Decentralised electrochemical synthesis of ammonia provides a promising alternative to the
carbon-intensive Haber-Bosch process, of which the non-aqueous lithium-mediated system is
the most advanced thus far. Electrodeposited lithium reacts with N2 to form Li3N, which can
be selectively protonated to ammonia by controlling the transport of reagents through a solid electrolyte interphase (SEI) layer on the cathode. The performance of the lithium-mediated
system has developed rapidly since its verification in 2019, but it is still far from a commercial
reality.
While the SEI layer is generally accepted as critical to the success of this system, details of its
formation and the relationship between its structure, composition and performance are poorly
understood.
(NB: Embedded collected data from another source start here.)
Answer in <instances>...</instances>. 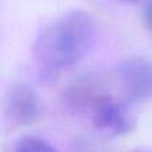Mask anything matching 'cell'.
Here are the masks:
<instances>
[{
    "mask_svg": "<svg viewBox=\"0 0 152 152\" xmlns=\"http://www.w3.org/2000/svg\"><path fill=\"white\" fill-rule=\"evenodd\" d=\"M96 26L88 13L71 11L40 31L32 48V59L40 80L52 83L74 68L91 51Z\"/></svg>",
    "mask_w": 152,
    "mask_h": 152,
    "instance_id": "cell-1",
    "label": "cell"
},
{
    "mask_svg": "<svg viewBox=\"0 0 152 152\" xmlns=\"http://www.w3.org/2000/svg\"><path fill=\"white\" fill-rule=\"evenodd\" d=\"M94 127L108 137L128 135L135 128V118L127 103L102 92L88 110Z\"/></svg>",
    "mask_w": 152,
    "mask_h": 152,
    "instance_id": "cell-2",
    "label": "cell"
},
{
    "mask_svg": "<svg viewBox=\"0 0 152 152\" xmlns=\"http://www.w3.org/2000/svg\"><path fill=\"white\" fill-rule=\"evenodd\" d=\"M118 77L129 103L152 99V61L144 58H128L116 67Z\"/></svg>",
    "mask_w": 152,
    "mask_h": 152,
    "instance_id": "cell-3",
    "label": "cell"
},
{
    "mask_svg": "<svg viewBox=\"0 0 152 152\" xmlns=\"http://www.w3.org/2000/svg\"><path fill=\"white\" fill-rule=\"evenodd\" d=\"M40 115L36 91L24 83L13 84L5 97V116L12 126H28Z\"/></svg>",
    "mask_w": 152,
    "mask_h": 152,
    "instance_id": "cell-4",
    "label": "cell"
},
{
    "mask_svg": "<svg viewBox=\"0 0 152 152\" xmlns=\"http://www.w3.org/2000/svg\"><path fill=\"white\" fill-rule=\"evenodd\" d=\"M102 92L99 80L94 76H83L75 80L67 88L64 94V100L67 105L74 111H87L88 112L94 100Z\"/></svg>",
    "mask_w": 152,
    "mask_h": 152,
    "instance_id": "cell-5",
    "label": "cell"
},
{
    "mask_svg": "<svg viewBox=\"0 0 152 152\" xmlns=\"http://www.w3.org/2000/svg\"><path fill=\"white\" fill-rule=\"evenodd\" d=\"M15 152H58L48 142L35 136H24L18 140Z\"/></svg>",
    "mask_w": 152,
    "mask_h": 152,
    "instance_id": "cell-6",
    "label": "cell"
},
{
    "mask_svg": "<svg viewBox=\"0 0 152 152\" xmlns=\"http://www.w3.org/2000/svg\"><path fill=\"white\" fill-rule=\"evenodd\" d=\"M143 20H144L147 29L150 32H152V0H150L147 3V5H145L144 13H143Z\"/></svg>",
    "mask_w": 152,
    "mask_h": 152,
    "instance_id": "cell-7",
    "label": "cell"
},
{
    "mask_svg": "<svg viewBox=\"0 0 152 152\" xmlns=\"http://www.w3.org/2000/svg\"><path fill=\"white\" fill-rule=\"evenodd\" d=\"M119 1H123V3H139L142 0H119Z\"/></svg>",
    "mask_w": 152,
    "mask_h": 152,
    "instance_id": "cell-8",
    "label": "cell"
},
{
    "mask_svg": "<svg viewBox=\"0 0 152 152\" xmlns=\"http://www.w3.org/2000/svg\"><path fill=\"white\" fill-rule=\"evenodd\" d=\"M136 152H144V151H136Z\"/></svg>",
    "mask_w": 152,
    "mask_h": 152,
    "instance_id": "cell-9",
    "label": "cell"
}]
</instances>
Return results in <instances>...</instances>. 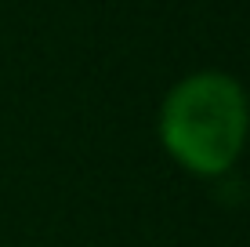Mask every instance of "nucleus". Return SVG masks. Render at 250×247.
Masks as SVG:
<instances>
[{
    "label": "nucleus",
    "mask_w": 250,
    "mask_h": 247,
    "mask_svg": "<svg viewBox=\"0 0 250 247\" xmlns=\"http://www.w3.org/2000/svg\"><path fill=\"white\" fill-rule=\"evenodd\" d=\"M250 135V98L229 73L203 69L178 80L160 106V142L188 175L214 178L239 160Z\"/></svg>",
    "instance_id": "f257e3e1"
}]
</instances>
This thesis focusses on the role of water in LiClO4-based electrolytes. We find that,
contrary to the deleterious effects of water in fluorine-containing electrolytes, trace water can
boost the selectivity of the reaction towards ammonia within a very narrow parameter space.
The addition of water leads to an SEI dominated by Li2O and LiOH, revealed by operando
infrared spectroscopy, X-ray photoelectron spectroscopy, and cryo-microscopy, which provide
an insoluble protective layer on the electrolyte. We also detect the real-time reduction of the
organic proton donor and show that it dominates the initial stages of SEI formation. This
provides crucial insight which could inform future SEI engineering.
A preliminary study of the poisoning of the anode using surface-enhanced infrared
spectroscopy indicates that the oxidation of ethanol to CO is a source of deactivation of the
platinum anode, as is the presence of CO impurities in the H2 gas. This lays the foundations for
a detailed spectroscopic study of the poisoning effects of organic proton sources on the anode,
and of the anode’s long-term performance and stability.